The doctor ended up making a video to say goodbye to her kids. If she ended up passing away from the disease, she says they would have gotten the video in five years.

“I was so short of breath, I couldn't breathe,” said John. “I just wanted to tell my kids that they are the most important thing in the world to me. Mommy was a doctor. But I never stopped caring about them and, you know, things like treat the world good. It's been great to us. I love you and I want to be there, but I can't.”

John hasn’t been able to see her children since being diagnosed, so she’s been facetiming with them to keep in contact. One of kids understands that she’s a doctor, knows what John is going through and actually asks her if she’s going to die like her patients.

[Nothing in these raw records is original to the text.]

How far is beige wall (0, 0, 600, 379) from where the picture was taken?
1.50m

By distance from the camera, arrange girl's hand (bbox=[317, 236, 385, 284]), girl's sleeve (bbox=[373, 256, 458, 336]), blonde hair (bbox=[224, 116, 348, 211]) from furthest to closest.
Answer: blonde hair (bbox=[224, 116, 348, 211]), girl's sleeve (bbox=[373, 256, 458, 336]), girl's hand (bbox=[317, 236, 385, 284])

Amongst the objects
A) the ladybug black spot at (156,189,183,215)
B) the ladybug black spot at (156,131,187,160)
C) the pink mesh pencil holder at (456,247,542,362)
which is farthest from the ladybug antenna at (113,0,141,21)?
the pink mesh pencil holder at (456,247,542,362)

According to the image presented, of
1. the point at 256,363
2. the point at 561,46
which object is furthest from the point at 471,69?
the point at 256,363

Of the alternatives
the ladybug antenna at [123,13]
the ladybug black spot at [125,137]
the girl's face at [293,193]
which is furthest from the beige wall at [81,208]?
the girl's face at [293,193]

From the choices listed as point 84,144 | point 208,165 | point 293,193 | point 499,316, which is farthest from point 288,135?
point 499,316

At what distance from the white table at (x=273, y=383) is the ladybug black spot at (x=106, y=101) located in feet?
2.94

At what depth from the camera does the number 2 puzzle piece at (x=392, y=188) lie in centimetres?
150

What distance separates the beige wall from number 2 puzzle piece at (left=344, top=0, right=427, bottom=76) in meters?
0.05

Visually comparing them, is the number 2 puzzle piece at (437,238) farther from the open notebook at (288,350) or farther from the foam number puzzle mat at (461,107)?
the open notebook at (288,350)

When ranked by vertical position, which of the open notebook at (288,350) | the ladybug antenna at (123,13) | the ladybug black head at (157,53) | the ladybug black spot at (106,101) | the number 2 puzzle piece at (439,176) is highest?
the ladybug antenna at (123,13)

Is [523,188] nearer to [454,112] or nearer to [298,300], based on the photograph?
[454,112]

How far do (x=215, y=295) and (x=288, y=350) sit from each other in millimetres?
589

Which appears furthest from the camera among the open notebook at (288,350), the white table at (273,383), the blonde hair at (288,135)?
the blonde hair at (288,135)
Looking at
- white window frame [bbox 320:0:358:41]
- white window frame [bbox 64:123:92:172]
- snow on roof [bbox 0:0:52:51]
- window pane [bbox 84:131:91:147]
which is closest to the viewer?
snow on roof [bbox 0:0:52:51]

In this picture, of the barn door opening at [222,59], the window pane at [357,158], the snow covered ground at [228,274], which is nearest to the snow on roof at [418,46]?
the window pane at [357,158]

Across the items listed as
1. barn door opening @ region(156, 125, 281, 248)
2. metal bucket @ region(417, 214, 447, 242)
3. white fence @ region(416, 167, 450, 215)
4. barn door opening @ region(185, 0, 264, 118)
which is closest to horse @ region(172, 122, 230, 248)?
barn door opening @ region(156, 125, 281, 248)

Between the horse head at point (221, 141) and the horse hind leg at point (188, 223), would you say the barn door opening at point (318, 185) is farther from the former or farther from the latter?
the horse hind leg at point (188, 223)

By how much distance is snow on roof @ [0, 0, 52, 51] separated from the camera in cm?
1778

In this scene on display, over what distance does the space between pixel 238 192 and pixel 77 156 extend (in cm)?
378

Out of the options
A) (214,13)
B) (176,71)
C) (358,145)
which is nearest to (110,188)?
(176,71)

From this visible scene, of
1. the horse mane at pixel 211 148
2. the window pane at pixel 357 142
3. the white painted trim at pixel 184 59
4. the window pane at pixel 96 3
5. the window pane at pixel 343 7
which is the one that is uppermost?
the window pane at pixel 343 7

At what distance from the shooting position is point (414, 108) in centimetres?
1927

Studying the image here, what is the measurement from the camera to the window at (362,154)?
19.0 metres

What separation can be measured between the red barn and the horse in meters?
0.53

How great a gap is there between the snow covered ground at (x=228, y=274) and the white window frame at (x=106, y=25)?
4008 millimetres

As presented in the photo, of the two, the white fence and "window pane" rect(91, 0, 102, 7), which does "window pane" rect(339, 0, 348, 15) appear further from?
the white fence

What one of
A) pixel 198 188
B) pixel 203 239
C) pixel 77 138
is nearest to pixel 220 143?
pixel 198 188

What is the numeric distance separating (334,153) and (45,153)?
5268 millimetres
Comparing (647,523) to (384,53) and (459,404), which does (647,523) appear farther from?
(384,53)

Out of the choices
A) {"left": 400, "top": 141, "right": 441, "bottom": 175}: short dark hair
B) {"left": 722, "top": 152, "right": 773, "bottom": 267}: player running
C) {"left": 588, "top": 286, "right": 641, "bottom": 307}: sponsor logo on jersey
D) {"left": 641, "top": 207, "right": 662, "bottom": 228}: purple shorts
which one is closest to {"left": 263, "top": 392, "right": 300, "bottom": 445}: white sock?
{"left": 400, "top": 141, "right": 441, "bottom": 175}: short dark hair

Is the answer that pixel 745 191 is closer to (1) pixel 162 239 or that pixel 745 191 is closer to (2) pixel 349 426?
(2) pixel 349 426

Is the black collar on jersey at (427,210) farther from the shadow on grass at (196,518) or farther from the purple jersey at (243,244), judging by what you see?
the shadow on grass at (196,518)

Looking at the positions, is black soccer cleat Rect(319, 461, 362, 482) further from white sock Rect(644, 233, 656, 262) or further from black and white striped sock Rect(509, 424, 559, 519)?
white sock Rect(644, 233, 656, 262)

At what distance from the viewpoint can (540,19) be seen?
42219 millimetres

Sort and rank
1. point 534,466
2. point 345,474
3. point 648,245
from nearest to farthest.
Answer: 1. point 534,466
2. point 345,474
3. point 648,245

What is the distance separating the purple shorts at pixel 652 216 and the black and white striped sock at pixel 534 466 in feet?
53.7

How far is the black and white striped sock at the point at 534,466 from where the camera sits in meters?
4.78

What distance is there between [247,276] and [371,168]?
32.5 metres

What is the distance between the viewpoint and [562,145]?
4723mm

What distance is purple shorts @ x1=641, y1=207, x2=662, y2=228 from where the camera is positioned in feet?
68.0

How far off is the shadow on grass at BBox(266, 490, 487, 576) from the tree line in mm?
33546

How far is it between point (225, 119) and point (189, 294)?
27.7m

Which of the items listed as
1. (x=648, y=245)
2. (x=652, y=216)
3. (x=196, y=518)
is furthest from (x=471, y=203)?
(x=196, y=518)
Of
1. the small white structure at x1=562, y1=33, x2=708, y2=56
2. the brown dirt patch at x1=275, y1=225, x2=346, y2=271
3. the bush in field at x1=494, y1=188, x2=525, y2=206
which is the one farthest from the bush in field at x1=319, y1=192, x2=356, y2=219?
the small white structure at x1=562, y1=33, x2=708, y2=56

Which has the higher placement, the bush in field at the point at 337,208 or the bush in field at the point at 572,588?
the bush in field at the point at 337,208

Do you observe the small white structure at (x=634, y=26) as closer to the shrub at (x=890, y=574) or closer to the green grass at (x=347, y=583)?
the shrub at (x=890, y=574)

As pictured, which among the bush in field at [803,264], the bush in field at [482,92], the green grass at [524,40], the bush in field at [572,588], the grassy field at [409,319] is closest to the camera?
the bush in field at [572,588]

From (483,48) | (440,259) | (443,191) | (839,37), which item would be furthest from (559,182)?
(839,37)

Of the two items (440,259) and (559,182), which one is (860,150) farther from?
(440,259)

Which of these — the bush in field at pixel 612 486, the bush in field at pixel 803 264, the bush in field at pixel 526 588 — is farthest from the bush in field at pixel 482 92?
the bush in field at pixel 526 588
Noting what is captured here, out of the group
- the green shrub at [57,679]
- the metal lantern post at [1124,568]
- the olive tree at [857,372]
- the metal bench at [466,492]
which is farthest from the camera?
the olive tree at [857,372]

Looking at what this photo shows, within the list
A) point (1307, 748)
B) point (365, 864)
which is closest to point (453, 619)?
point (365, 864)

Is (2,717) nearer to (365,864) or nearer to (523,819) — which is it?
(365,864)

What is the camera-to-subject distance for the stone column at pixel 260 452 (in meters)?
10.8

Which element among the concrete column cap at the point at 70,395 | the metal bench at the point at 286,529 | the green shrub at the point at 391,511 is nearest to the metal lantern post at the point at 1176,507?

“I spoke to my son and my daughter says ‘mommy, like, are you going to be like the patients that you treat who are dying?’ And yesterday, I showed them the video and my daughter said, ‘oh, but you're alive and you made this video?’ I said ‘yes. By god's grace I’m alive.’ The fear that I might get sick, I’m not Dr. John anymore. I'm a mom and a mom very scared of this still.”

John says she has another seven to 14 days to go before she can hug her kids.

“How am I dealing with it emotionally? My community, my friends, my family, my 66-year-old mother, who is my strength and my kids who facetime and send me messages and I get to see them for an hour a day at most,” said John.